Second Lt. Anmol Narang, a Georgia native, became the first observant woman Sikh cadet to successfully graduate from the country’s military academy.
WASHINGTON – The United States Military Academy at West Point graduated its first observant Sikh cadet last Saturday.
Second Lt. Anmol Narang, a Georgia native, became the first observant woman Sikh cadet to successfully graduate from the country’s military academy, reported the Hill Times.
“I am excited and honored to be fulfilling my dream of graduating from West Point tomorrow,” Narang said in a statement from the Sikh Coalition, nonprofit that works to protect the constitutional right to practice faith without fear.
“The confidence and support of my community back home in Georgia has been deeply meaningful to me, and I am humbled that in reaching this goal, I am showing other Sikh Americans that any career path is possible for anyone willing to rise to the challenge.”
After she completes her Basic Officer Leadership Course at Fort Sill in Lawton, Okla., she will stationed in Okinawa, Japan, starting in January.

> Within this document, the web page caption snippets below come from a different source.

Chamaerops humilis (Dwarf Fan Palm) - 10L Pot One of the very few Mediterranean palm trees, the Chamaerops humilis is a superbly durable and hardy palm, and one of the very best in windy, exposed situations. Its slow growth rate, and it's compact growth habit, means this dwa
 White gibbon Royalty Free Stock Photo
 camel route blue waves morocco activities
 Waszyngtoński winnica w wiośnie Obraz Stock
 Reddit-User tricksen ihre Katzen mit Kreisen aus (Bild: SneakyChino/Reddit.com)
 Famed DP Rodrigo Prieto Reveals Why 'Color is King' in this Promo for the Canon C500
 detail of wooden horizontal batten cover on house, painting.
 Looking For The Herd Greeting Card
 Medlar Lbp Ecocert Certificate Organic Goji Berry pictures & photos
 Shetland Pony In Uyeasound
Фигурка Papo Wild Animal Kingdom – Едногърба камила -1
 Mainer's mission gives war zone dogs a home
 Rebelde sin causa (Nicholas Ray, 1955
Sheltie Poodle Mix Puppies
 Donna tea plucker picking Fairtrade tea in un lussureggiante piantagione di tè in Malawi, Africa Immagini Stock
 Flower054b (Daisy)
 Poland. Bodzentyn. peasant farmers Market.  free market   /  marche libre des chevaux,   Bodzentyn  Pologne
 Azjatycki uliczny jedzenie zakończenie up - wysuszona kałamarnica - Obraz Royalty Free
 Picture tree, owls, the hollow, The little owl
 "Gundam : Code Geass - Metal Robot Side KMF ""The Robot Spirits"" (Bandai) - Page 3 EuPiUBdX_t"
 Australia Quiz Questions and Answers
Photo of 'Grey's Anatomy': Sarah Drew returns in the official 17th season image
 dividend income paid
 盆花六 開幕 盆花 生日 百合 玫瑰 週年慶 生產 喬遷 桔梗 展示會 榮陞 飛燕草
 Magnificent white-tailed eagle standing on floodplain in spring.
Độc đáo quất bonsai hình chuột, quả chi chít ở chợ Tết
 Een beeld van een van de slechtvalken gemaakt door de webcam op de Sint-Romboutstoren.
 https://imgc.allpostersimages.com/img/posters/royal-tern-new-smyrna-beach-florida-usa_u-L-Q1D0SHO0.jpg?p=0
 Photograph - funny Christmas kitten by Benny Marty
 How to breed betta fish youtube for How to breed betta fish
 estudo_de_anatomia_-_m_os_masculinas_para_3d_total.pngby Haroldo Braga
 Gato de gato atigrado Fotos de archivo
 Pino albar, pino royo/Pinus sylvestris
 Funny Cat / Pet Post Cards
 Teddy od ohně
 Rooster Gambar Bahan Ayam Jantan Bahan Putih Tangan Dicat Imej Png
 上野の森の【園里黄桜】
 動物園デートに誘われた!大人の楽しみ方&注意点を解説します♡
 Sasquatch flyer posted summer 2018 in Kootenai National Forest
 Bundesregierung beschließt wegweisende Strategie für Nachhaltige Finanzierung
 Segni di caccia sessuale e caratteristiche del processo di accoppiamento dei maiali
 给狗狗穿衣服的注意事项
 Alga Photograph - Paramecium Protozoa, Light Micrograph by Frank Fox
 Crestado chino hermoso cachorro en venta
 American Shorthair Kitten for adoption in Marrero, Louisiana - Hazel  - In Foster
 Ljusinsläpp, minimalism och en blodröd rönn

In 1987, Congress passed a law that prohibited Sikhs and other religious communities from maintaining their articles of faith while serving in the military.
Thirty years later, in 2017, after Army Capt. Simratpal Singh sued for his right to be able to maintain his articles while serving, the Army updated its policy, streamlining the accommodation process for Sikh troops.
“I am immensely proud of [2nd Lt.] Narang for seeing her goal through and, in doing so, breaking a barrier for any Sikh American who wishes to serve,” Singh, who is a family friend of Narang, said in the statement. “The broader acceptance of Sikh servicemembers among all of the service branches, as well as in top tier leadership spaces like West Point, will continue to benefit not just the rights of religious minority individuals, but the strength and diversity of the U.S. military.”
Around 1,100 cadets will receive their diplomas on Saturday. Narang is one of 230 women in the graduating class. While West Point has made growing its diversity a point of emphasis in recent years, the academy is still predominantly white and male. The 2020 graduating class is 12 percent black, 9 percent Asian, 9 percent Latino and less than 1 percent Native American.
There are two other male Sikh cadets at the academy behind Narang. Both were granted religious accommodations, allowing them to grow facial hair and wear turbans while on campus. Narang, whose hair goes to her knees, is able put her hair into a bun which meets West Point’s strict guideline for women’s hair.
When asked by The New York Times about President Trump giving the commencement speech at the academy’s graduation ceremony she deferred, saying that she would “prefer to not talk about that.”